Leichtflugzeug prallt gegen Pekinger Wolkenkratzer – ein Toter und mehrere Verletzte
Einen Tag nach dem Zusammenstoß eines Kleinflugzeugs mit dem höchsten Hochhaus Pekings haben die Behörden den Vorfall offiziell bestätigt und erste Einzelheiten veröffentlicht. Nach Angaben des Bezirks Chaoyang saß in dem einmotorigen Zweisitzer nur der Pilot, der bei dem Unfall ums Leben kam. Zudem seien 13 Menschen am Ort des Geschehens verletzt worden. Die zuständigen Stellen untersuchen weiterhin die Ursache.
In der Mitteilung wurde der Name des Gebäudes nicht ausdrücklich genannt. Stattdessen war lediglich von einem Hochhaus am östlichen Abschnitt des dritten Ringstraßenbereichs die Rede. Dort befindet sich der Citic Tower, der auch unter dem Namen China Zun bekannt ist.
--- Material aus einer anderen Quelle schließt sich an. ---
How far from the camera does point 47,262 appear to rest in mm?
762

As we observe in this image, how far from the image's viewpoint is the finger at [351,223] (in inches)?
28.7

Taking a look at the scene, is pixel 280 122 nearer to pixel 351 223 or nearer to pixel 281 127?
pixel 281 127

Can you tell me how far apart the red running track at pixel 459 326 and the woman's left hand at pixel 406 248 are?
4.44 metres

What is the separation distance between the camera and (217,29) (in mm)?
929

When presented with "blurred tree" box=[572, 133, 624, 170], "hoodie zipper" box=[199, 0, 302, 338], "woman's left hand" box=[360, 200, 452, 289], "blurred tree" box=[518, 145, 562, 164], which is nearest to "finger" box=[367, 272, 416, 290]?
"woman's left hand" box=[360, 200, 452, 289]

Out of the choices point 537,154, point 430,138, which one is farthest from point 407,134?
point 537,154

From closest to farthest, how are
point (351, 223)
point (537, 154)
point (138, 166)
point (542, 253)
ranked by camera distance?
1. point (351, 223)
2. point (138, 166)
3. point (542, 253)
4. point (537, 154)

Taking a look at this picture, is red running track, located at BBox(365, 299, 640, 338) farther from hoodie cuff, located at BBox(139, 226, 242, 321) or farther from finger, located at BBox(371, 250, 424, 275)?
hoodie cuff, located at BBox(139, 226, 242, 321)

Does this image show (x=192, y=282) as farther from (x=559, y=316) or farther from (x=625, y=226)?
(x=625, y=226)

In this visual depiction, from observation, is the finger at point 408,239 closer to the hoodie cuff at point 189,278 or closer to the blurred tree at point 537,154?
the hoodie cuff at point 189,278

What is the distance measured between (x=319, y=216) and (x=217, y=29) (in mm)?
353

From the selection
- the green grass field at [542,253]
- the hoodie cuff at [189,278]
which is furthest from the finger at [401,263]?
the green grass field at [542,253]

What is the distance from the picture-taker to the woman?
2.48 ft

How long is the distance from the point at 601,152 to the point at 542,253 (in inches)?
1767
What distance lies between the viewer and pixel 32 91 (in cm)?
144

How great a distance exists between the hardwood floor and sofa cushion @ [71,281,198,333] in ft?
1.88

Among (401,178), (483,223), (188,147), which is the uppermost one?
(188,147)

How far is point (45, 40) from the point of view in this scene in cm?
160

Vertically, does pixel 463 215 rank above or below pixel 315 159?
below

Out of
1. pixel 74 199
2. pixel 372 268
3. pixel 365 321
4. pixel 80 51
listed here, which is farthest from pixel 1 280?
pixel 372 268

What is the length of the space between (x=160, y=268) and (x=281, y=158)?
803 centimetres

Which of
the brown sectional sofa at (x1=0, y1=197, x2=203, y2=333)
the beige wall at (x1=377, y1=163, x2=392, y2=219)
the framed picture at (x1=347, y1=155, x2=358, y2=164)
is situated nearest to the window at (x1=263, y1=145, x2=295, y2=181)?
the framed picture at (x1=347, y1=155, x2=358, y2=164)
Der Unfallort liegt in unmittelbarer Nähe des markanten CCTV-Hauptsitzes, der wegen seiner Form im Volksmund als „große Hose“ bezeichnet wird. Auch die Verbotene Stadt sowie Zhongnanhai, der Regierungssitz und das politische Machtzentrum der Kommunistischen Partei, sind nur wenige Kilometer entfernt.
Beiträge in sozialen Netzwerken rasch gelöscht
Der Vorfall hatte in der chinesischen Hauptstadt große Aufmerksamkeit ausgelöst. Laut Behörden schlug das Flugzeug am Freitag um 17.55 Uhr Ortszeit in das Gebäude ein. Die Polizei sperrte daraufhin die Straßen rund um den 528 Meter hohen Turm ab. Zahlreiche Menschen versammelten sich in der Umgebung und blickten auf die Fassade, an deren oberem Bereich ein deutliches Loch zu erkennen war.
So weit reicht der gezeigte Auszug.